- _WHAT TO WORK ON_
Reproduce the following material verbatim, from its first line through its last, without alteration.

- _DATA TO USE_

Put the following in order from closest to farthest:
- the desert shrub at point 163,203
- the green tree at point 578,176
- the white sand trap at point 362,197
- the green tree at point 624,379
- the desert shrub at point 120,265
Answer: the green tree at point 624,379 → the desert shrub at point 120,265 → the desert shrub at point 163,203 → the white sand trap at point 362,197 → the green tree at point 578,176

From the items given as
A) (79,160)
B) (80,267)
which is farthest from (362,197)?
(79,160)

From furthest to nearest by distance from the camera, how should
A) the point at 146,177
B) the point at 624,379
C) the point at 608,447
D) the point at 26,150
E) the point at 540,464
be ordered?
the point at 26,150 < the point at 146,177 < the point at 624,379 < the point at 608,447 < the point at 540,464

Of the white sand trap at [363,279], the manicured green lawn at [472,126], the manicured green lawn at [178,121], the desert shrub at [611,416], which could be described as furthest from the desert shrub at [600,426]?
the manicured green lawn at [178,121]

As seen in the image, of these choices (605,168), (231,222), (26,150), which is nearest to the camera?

- _OUTPUT FOR THIS TASK_
Put the following in order from closest to farthest:
- the desert shrub at point 163,203
- the green tree at point 578,176
- the white sand trap at point 362,197
- the green tree at point 624,379
- the desert shrub at point 120,265
Answer: the green tree at point 624,379 → the desert shrub at point 120,265 → the desert shrub at point 163,203 → the white sand trap at point 362,197 → the green tree at point 578,176

From the items given as
A) (79,160)
B) (80,267)
which is farthest from (362,197)?
(79,160)

From furthest to nearest by distance from the camera, how should
A) the point at 146,177
B) the point at 624,379
C) the point at 608,447
D) the point at 26,150
E) the point at 540,464
be ordered?
the point at 26,150 < the point at 146,177 < the point at 624,379 < the point at 608,447 < the point at 540,464

Of the white sand trap at [363,279], the manicured green lawn at [472,126], the manicured green lawn at [178,121], the desert shrub at [611,416], which could be described as furthest from the desert shrub at [600,426]?
the manicured green lawn at [178,121]

As seen in the image, of these choices (605,168), (231,222), (26,150), which is nearest to the camera?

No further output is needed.